Record extracts:
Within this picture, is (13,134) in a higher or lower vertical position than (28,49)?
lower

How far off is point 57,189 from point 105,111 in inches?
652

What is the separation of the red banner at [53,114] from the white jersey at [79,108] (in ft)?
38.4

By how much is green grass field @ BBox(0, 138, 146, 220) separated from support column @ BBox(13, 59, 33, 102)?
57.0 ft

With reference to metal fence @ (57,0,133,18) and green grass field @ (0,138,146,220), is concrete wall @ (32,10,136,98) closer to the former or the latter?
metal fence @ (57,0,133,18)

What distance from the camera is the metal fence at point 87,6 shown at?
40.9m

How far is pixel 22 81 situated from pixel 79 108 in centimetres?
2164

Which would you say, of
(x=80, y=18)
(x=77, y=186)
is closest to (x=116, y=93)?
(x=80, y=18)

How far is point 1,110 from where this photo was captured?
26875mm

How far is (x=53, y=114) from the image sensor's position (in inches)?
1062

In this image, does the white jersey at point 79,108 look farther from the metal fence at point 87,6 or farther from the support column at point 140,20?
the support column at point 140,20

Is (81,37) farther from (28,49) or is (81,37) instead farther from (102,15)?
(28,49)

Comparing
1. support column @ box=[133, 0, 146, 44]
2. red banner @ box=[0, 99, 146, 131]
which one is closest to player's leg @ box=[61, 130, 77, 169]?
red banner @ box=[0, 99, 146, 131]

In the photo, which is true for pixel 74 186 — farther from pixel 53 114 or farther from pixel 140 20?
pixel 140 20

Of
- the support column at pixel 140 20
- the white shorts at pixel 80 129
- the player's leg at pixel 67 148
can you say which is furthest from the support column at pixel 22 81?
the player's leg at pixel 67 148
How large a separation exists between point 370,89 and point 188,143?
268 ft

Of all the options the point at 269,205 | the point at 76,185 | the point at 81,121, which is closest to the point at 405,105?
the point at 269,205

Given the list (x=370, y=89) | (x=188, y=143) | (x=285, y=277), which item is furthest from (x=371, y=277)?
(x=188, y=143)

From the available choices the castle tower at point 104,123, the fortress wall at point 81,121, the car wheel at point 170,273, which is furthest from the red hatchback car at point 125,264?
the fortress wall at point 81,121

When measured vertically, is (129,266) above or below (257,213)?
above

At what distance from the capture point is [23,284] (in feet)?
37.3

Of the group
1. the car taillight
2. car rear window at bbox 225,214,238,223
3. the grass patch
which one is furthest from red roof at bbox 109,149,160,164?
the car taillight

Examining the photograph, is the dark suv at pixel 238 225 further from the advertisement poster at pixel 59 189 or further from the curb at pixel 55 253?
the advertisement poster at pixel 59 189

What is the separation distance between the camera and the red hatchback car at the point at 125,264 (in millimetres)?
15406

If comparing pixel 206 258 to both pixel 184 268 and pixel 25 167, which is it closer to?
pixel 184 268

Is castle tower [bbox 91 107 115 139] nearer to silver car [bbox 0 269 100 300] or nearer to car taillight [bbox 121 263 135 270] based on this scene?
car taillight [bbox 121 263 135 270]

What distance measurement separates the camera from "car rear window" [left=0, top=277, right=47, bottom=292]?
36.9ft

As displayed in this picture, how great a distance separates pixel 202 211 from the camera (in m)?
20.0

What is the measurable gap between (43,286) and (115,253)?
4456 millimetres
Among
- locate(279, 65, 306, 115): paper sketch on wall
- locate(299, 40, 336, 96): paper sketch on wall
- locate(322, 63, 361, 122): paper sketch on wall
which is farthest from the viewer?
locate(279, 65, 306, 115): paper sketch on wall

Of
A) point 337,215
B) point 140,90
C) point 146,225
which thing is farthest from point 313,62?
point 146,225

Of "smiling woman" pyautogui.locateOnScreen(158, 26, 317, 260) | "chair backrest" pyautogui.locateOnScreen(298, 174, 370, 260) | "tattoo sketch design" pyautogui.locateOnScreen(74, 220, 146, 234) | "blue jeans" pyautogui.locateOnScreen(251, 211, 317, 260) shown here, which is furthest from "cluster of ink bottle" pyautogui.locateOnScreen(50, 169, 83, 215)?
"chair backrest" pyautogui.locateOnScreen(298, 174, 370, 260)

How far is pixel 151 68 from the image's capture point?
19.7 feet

Exercise brief: Write out the full set of records exactly as given.

Reply:
Within this picture, is (13,134) in a higher or lower vertical position than (28,49)?
lower

How far off is point 57,189 from point 105,111 in inches?
652

What is the separation of the red banner at [53,114] from the white jersey at [79,108] (in ft)?
38.4

By how much is green grass field @ BBox(0, 138, 146, 220) separated from support column @ BBox(13, 59, 33, 102)?
57.0 ft

With reference to metal fence @ (57,0,133,18) and green grass field @ (0,138,146,220), is concrete wall @ (32,10,136,98) closer to the former or the latter?
metal fence @ (57,0,133,18)

What distance from the camera is the metal fence at point 87,6 shown at?
40.9m

How far is pixel 22 81 situated from pixel 79 108 in centimetres?
2164

Which would you say, of
(x=80, y=18)
(x=77, y=186)
is closest to (x=116, y=93)?
(x=80, y=18)

How far is point 1,110 from where this photo was captured?
26875mm

How far is (x=53, y=114) from the image sensor's position (in inches)?
1062

In this image, does the white jersey at point 79,108 look farther from the metal fence at point 87,6 or farther from the support column at point 140,20?
the support column at point 140,20

Is (81,37) farther from (28,49) or is (81,37) instead farther from (102,15)?
(28,49)

Comparing
1. support column @ box=[133, 0, 146, 44]
2. red banner @ box=[0, 99, 146, 131]
which one is closest to player's leg @ box=[61, 130, 77, 169]?
red banner @ box=[0, 99, 146, 131]

In the photo, which is true for pixel 74 186 — farther from pixel 53 114 or farther from pixel 140 20?
pixel 140 20

Of
- the support column at pixel 140 20
- the white shorts at pixel 80 129
- the player's leg at pixel 67 148
can you say which is furthest from the support column at pixel 22 81?
the player's leg at pixel 67 148
How large a separation exists between point 370,89 and point 188,143?
268 ft

Of all the options the point at 269,205 | the point at 76,185 | the point at 81,121, which is closest to the point at 405,105?
the point at 269,205

Given the list (x=370, y=89) | (x=188, y=143) | (x=285, y=277), which item is furthest from (x=371, y=277)?
(x=188, y=143)

From the available choices the castle tower at point 104,123, the fortress wall at point 81,121, the car wheel at point 170,273, which is furthest from the red hatchback car at point 125,264?
the fortress wall at point 81,121

When measured vertically, is (129,266) above or below (257,213)?
above

At what distance from the capture point is [23,284] (in feet)?
37.3

Of the group
1. the car taillight
2. car rear window at bbox 225,214,238,223
3. the grass patch
which one is furthest from red roof at bbox 109,149,160,164?
the car taillight

Examining the photograph, is the dark suv at pixel 238 225 further from the advertisement poster at pixel 59 189 or further from the curb at pixel 55 253?
the advertisement poster at pixel 59 189

What is the separation distance between the camera and the red hatchback car at the point at 125,264 (in millimetres)?
15406

If comparing pixel 206 258 to both pixel 184 268 and pixel 25 167, which is it closer to?
pixel 184 268

Is castle tower [bbox 91 107 115 139] nearer to silver car [bbox 0 269 100 300] or nearer to car taillight [bbox 121 263 135 270] based on this scene?
car taillight [bbox 121 263 135 270]

What distance measurement separates the camera from "car rear window" [left=0, top=277, right=47, bottom=292]?
36.9ft

As displayed in this picture, how great a distance separates pixel 202 211 from the camera (in m)?
20.0

What is the measurable gap between (43,286) and (115,253)?
4456 millimetres
Among
- locate(279, 65, 306, 115): paper sketch on wall
- locate(299, 40, 336, 96): paper sketch on wall
- locate(322, 63, 361, 122): paper sketch on wall
which is farthest from the viewer?
locate(279, 65, 306, 115): paper sketch on wall

Of
A) point 337,215
B) point 140,90
C) point 146,225
which thing is farthest from point 313,62?
point 146,225

Of "smiling woman" pyautogui.locateOnScreen(158, 26, 317, 260) | "chair backrest" pyautogui.locateOnScreen(298, 174, 370, 260) | "tattoo sketch design" pyautogui.locateOnScreen(74, 220, 146, 234) | "blue jeans" pyautogui.locateOnScreen(251, 211, 317, 260) shown here, which is furthest from "cluster of ink bottle" pyautogui.locateOnScreen(50, 169, 83, 215)?
"chair backrest" pyautogui.locateOnScreen(298, 174, 370, 260)

How far is pixel 151 68 from the image's capture point?
19.7 feet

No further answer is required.